What to work on:
Return the records exactly as they are.

* START Dataset rows *

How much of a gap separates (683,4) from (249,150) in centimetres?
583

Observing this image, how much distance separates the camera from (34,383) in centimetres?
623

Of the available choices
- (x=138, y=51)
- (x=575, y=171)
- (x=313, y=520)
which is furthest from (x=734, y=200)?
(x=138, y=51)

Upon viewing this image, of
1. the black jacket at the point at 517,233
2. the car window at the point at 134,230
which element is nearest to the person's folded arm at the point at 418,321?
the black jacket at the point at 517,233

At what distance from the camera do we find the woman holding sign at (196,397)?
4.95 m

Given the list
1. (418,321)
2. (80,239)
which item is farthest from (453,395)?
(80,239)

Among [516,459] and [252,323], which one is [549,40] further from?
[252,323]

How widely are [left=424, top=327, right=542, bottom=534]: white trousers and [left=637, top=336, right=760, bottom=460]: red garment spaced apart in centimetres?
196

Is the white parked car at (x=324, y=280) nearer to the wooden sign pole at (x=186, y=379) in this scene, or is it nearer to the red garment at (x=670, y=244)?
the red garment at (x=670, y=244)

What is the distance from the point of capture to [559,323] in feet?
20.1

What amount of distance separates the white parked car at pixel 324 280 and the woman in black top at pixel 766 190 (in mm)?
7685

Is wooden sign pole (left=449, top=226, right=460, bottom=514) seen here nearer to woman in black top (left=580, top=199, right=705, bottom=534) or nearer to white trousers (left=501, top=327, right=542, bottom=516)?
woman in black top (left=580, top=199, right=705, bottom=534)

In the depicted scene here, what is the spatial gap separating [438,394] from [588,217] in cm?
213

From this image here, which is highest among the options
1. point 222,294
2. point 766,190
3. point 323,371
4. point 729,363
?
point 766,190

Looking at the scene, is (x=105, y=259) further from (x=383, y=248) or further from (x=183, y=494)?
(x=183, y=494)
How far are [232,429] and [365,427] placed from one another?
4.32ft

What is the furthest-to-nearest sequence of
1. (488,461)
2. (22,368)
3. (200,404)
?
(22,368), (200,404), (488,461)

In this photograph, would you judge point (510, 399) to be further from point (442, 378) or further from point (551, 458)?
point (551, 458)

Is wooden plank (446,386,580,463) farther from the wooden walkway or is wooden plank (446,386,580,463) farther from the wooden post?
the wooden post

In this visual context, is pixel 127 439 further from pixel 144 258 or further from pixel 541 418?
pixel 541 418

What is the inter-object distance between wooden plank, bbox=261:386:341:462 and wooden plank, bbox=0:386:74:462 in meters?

* END Dataset rows *

Finished task:
How much of a gap separates (683,4) from (249,150) in centimetres?
583

Observing this image, how much distance separates the camera from (34,383) in centimetres?
623

Of the available choices
- (x=138, y=51)
- (x=575, y=171)
- (x=313, y=520)
which is furthest from (x=734, y=200)?
(x=138, y=51)

Upon viewing this image, of
1. the black jacket at the point at 517,233
2. the car window at the point at 134,230
which element is nearest to the person's folded arm at the point at 418,321?
the black jacket at the point at 517,233

At what distance from the camera do we find the woman holding sign at (196,397)?
4.95 m

Given the list
1. (418,321)
2. (80,239)
which item is farthest from (453,395)?
(80,239)

Among [516,459] and [252,323], which one is [549,40] further from?
[252,323]

How widely are [left=424, top=327, right=542, bottom=534]: white trousers and [left=637, top=336, right=760, bottom=460]: red garment spaced apart in centimetres?
196

Is the white parked car at (x=324, y=280) nearer to the wooden sign pole at (x=186, y=379) in this scene, or is it nearer to the red garment at (x=670, y=244)?
the red garment at (x=670, y=244)

What is the distance from the point of capture to [559,323] in feet?
20.1

What amount of distance separates the white parked car at pixel 324 280 and the woman in black top at pixel 766 190 (in mm)?
7685

Is wooden sign pole (left=449, top=226, right=460, bottom=514) seen here nearer to woman in black top (left=580, top=199, right=705, bottom=534) or nearer to white trousers (left=501, top=327, right=542, bottom=516)?
woman in black top (left=580, top=199, right=705, bottom=534)

In the depicted scene here, what is the spatial gap separating [438,394] from [588,217] in cm?
213

From this image here, which is highest among the options
1. point 222,294
2. point 766,190
3. point 323,371
4. point 729,363
?
point 766,190

Looking at the scene, is (x=105, y=259) further from (x=383, y=248) or further from (x=183, y=494)?
(x=183, y=494)
How far are [232,429] and [365,427] placed from one another?
4.32ft

What is the furthest-to-nearest sequence of
1. (488,461)
2. (22,368)
3. (200,404)
?
(22,368), (200,404), (488,461)

In this photograph, would you judge point (510, 399) to be further from point (442, 378) or further from point (551, 458)?
point (551, 458)

Is wooden plank (446,386,580,463) farther from the wooden walkway or is wooden plank (446,386,580,463) farther from the wooden post?
the wooden post

In this visual context, is pixel 127 439 further from pixel 144 258 or further from pixel 541 418?
pixel 541 418

What is the inter-object distance between wooden plank, bbox=261:386:341:462 and wooden plank, bbox=0:386:74:462 in meters?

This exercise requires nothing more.